Zimbabwe Loses $1.5 Billion Annually To Gold Smuggling

report published Tuesday by the International Crisis Group calculates that cash-strapped Zimbabwe is losing at least $1.5 billion a year through the smuggling of gold, mainly to traders in Dubai. The figure is higher than the government's own estimates of $1.2 billion a year lost through the illicit gold trade, according to Bloomberg.

"Estimates suggest that more than $1.5 billion worth of gold leaves Zimbabwe illegally each year, often ending up in Dubai," said the report by the International Crisis Group. Incidentally, the role of Dubai and the UAE in Zimbabwe's gold smuggling operation has grown explosively in the past two years, with the reported difference between Zimbabwe gold exports and UAE gold imports soaring between 2016 and 2018.

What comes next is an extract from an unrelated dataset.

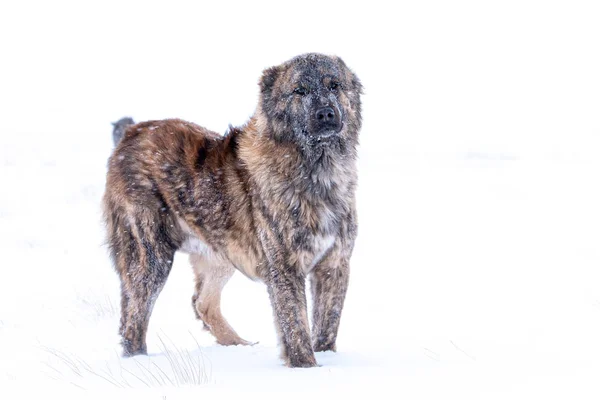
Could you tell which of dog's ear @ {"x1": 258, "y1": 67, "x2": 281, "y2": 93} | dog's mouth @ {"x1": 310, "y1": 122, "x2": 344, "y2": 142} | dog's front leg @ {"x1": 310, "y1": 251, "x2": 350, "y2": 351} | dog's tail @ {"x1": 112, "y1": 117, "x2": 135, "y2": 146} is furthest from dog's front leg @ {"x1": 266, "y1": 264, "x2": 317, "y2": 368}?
dog's tail @ {"x1": 112, "y1": 117, "x2": 135, "y2": 146}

Zimbabwe's illicit gold trade is so extensive, the report stated that "some dealers estimate that illegal exports top official deliveries," to the country's formal refinery.

The landlocked southern African country with chronic financial turmoil and endogenous corruption boasts vast gold reserves, with the sector accounting for 60% of Zimbabwean exports. The gold sector provides jobs to nearly 10% of the country's population, according to the report.

Alas, most of the output ends up in the black market, and just last month the head of Zimbabwe's artisanal and small scale mining federation was arrested with six kilos (13 pounds) of gold worth over $360,000 (305,000 euros) in her hand luggage just before boarding a flight to Dubai.

"Amid the collapsing economy, an estimated 1.5 million people have turned to artisanal mining as a safety net," said the report, adding poverty and the fallout from the Covid-19 pandemic will likely drive more people towards the sector.

According to official figures, gold production in the first eight months of 2020 rose 10%, driven especially by output from small-scale miners.

It isn't clear how much of that gold ended up in official trade channels and how much was smuggled out of the country illegally. The reason: local miners are unhappy with a payment system which requires them to sell their gold to the state-owned buyer, Fidelity Printers and Refiners.